Write the default constructor and the add_node and add_edge methods first. Ensure that when adding an edge, you update LocalInfo for the origin and destination nodes. When these work successfully, write the has_node, has_edge, and edge_value methods; also in_degree, out_degree, and degree. Now return to the commands that remove information from the graph: remove_edge is much simpler than remove_node, because removing a node requires removing any edge using that node, which means updating the LocalInfo for all nodes that are connected by an edge to the removed node. Then finish writing the commands: the clear, load and store methods. Next, write the copy constructor and all the remaining queries: most are just a single line of code, after the checking/throwing of an exception. Finally, write the =, ==, and != operators.

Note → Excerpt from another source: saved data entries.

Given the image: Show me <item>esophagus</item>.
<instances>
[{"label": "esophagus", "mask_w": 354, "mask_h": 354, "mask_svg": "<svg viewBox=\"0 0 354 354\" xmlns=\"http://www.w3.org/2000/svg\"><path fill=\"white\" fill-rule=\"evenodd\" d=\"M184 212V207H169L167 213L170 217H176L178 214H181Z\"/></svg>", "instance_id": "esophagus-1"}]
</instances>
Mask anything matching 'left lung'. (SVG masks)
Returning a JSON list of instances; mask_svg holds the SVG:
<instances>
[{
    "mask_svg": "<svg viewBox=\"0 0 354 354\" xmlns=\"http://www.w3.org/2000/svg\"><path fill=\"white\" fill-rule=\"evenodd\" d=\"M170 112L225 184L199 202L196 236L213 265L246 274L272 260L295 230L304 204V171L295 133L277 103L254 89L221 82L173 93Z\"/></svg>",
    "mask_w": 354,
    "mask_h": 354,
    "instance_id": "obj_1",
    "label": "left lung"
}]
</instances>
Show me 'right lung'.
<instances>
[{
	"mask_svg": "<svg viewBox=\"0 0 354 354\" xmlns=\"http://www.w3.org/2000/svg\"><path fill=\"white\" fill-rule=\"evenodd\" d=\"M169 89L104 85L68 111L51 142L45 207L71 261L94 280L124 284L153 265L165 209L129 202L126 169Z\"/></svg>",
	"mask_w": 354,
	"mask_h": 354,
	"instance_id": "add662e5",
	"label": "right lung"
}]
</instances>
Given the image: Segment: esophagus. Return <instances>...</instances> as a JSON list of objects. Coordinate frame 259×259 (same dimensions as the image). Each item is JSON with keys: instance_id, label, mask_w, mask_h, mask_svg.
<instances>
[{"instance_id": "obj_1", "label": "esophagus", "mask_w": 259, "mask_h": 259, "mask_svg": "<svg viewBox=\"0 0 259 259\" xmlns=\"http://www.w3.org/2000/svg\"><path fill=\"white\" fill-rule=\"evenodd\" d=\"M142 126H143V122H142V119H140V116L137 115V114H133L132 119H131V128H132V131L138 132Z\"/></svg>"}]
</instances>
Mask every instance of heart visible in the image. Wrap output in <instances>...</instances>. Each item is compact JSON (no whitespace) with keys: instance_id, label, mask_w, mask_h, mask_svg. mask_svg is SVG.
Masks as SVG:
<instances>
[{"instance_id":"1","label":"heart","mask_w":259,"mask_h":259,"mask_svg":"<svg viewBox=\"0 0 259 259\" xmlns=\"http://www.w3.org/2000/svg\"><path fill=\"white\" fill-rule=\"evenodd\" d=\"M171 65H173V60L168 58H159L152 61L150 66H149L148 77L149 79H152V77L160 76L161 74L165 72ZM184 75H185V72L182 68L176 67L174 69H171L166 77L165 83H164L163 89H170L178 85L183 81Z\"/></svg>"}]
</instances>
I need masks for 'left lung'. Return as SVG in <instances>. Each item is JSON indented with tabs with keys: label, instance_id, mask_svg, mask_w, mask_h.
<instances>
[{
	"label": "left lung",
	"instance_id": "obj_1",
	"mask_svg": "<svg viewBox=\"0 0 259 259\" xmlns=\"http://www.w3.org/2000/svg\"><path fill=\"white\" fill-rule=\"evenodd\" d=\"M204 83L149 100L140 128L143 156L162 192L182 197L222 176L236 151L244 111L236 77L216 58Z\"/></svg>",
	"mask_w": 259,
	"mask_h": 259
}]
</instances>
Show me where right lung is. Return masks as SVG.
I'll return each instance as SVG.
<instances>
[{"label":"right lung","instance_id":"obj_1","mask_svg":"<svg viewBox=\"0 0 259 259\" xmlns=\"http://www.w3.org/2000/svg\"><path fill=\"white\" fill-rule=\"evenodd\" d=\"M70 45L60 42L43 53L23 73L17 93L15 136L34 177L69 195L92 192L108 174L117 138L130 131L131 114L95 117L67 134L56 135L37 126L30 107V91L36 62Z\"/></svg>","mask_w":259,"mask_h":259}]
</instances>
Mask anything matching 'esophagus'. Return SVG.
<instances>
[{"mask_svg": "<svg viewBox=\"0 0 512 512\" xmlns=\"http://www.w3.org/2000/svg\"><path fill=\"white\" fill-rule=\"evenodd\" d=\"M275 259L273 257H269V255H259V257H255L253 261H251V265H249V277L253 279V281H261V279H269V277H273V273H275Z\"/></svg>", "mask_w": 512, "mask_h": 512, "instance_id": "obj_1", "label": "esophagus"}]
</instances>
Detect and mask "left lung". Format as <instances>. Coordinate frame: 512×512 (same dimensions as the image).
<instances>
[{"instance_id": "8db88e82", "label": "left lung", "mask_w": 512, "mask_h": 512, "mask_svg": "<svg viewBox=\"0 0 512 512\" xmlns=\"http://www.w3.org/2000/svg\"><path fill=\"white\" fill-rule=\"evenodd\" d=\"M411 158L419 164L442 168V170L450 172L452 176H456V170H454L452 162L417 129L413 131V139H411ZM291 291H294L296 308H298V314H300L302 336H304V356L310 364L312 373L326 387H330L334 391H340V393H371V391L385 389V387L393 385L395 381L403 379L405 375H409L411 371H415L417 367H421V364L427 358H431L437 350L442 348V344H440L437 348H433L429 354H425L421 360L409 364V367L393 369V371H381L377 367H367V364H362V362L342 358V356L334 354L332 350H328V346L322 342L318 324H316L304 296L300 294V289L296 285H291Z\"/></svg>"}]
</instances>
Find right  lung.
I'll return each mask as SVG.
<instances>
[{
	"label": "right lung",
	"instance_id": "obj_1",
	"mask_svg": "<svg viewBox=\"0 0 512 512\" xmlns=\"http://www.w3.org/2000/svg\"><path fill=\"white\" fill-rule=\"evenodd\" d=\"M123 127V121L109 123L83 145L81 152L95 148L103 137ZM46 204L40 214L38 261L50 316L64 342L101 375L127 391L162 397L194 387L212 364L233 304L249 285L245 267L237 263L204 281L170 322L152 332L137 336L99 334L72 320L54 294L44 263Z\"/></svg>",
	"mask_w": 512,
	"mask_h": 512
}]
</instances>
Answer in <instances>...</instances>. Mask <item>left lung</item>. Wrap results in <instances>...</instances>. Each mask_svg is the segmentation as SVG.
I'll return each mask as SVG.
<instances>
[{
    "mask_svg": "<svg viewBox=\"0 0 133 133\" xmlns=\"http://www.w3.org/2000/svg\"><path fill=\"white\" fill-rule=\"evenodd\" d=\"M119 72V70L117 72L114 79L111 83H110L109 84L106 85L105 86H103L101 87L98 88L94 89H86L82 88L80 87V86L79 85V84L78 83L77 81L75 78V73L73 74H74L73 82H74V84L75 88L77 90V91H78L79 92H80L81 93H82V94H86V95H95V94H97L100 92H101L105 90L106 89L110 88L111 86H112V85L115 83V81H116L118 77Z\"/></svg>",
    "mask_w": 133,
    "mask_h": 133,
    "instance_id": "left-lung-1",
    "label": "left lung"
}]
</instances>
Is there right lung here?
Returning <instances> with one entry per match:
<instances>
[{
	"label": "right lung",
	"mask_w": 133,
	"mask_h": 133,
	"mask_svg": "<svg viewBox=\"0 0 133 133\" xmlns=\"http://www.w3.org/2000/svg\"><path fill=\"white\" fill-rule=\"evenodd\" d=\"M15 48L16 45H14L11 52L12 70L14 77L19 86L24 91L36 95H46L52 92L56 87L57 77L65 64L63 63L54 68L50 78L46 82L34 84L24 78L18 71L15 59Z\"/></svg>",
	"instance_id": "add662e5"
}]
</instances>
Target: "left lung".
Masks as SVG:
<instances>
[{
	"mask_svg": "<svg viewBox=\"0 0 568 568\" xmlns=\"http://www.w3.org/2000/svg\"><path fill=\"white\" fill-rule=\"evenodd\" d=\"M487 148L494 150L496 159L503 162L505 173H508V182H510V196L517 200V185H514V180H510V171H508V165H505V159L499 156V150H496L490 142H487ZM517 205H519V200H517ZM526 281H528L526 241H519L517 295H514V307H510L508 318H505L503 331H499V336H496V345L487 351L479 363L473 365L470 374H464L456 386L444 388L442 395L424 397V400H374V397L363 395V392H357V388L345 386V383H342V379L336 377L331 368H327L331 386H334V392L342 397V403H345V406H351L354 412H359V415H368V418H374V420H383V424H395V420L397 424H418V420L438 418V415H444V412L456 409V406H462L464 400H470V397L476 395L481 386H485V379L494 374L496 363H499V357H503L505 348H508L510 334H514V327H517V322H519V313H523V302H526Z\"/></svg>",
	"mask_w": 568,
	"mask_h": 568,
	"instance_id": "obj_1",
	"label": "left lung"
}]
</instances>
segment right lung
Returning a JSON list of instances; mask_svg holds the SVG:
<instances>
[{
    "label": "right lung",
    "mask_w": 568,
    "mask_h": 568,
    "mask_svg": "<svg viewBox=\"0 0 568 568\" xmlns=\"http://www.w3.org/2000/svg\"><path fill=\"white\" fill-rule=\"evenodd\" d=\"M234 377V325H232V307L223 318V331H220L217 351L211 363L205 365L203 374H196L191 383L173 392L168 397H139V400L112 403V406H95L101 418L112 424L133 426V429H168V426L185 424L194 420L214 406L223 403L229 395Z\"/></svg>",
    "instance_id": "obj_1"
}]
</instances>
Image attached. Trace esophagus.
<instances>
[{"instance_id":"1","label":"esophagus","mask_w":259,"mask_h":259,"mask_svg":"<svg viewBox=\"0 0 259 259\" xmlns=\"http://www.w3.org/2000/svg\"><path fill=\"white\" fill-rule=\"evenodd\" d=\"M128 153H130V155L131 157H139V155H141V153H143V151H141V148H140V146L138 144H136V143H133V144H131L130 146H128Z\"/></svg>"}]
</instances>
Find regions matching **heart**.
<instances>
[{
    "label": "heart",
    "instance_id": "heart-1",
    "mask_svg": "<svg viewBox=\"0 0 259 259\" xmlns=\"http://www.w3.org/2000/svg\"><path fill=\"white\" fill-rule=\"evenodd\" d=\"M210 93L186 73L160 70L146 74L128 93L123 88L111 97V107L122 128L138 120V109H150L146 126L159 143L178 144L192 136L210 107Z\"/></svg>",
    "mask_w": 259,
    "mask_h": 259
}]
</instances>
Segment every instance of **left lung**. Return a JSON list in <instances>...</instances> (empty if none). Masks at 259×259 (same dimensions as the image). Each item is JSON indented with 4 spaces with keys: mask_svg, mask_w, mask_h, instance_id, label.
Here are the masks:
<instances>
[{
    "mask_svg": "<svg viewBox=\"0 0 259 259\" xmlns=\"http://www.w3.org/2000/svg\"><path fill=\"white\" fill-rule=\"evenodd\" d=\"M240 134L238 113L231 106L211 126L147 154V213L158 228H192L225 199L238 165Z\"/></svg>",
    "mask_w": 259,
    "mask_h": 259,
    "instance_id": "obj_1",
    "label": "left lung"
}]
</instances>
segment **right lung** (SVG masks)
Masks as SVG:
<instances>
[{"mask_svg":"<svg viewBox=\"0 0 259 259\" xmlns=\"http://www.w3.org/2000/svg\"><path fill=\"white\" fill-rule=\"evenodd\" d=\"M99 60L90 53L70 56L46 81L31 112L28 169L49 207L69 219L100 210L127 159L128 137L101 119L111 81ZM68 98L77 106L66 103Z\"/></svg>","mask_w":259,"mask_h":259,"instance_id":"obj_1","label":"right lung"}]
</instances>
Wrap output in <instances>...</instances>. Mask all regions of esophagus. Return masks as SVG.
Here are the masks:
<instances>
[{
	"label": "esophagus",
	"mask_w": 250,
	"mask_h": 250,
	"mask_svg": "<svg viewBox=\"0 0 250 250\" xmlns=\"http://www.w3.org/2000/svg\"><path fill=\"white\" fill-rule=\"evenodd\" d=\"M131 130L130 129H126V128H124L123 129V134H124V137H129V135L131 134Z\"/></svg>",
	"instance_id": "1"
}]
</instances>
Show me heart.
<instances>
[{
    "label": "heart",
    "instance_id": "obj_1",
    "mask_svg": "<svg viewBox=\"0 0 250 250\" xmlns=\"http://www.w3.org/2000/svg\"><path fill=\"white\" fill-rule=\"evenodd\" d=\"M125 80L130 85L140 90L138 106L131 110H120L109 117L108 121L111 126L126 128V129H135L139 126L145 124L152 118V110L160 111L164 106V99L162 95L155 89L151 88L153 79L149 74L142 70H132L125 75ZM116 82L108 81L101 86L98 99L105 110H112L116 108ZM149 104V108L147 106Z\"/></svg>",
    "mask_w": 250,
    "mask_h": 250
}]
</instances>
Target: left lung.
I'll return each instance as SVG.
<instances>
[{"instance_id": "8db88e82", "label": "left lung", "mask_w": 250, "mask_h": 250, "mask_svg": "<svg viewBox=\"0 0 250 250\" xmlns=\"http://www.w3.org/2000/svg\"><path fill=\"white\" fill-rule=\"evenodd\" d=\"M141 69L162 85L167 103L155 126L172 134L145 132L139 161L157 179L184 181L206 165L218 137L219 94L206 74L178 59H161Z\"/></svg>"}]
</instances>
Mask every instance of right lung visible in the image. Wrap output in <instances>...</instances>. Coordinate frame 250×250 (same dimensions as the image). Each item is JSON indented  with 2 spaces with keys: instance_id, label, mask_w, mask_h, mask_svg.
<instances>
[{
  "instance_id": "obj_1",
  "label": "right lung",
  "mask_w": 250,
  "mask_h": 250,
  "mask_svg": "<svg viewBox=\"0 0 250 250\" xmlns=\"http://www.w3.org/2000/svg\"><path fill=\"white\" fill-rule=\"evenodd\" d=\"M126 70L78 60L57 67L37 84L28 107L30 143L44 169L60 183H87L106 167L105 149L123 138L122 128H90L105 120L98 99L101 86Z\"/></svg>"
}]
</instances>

After you debug your code with the driver, try running the appropriate GoogleTest code. Again, this form of testing is useful only as you approach a finished solution. We will use the GoogleTest, and visual inspection, to grade this assignment. Important Note: You can put std::cout statements in the GoogleTest code (but don't accidentally remove any of the assertions, otherwise you won't be fully checking your code the way we will) while you are debugging your classes. All debugging std::cout should end in std::endl to flush the output stream: ensure the output it displayed before executing the next statement

In this GoogleTest I have commented-out a try-catch block surrounding the test; if you are having problems with code inside a test, uncomment this code and you might get some useful information.

Likewise, the easiest way to start testing/debugging the HeapAdjustableHashPriorityQueue classes is by using its driver program and checking that the invariant is correct; that is easy to do in the driver because it shows both the heap array and the map showing at what index each value is stored. After you debug your code with the driver, try running the appropriate GoogleTest code (see comments above).

The easiest way to start testing/debugging the Dijkstra algorithm is by embedding print statements (possibly controlled by a debugging boolean) that trace the progress of the algorithm, including printing each important data structure as the algorithm executes.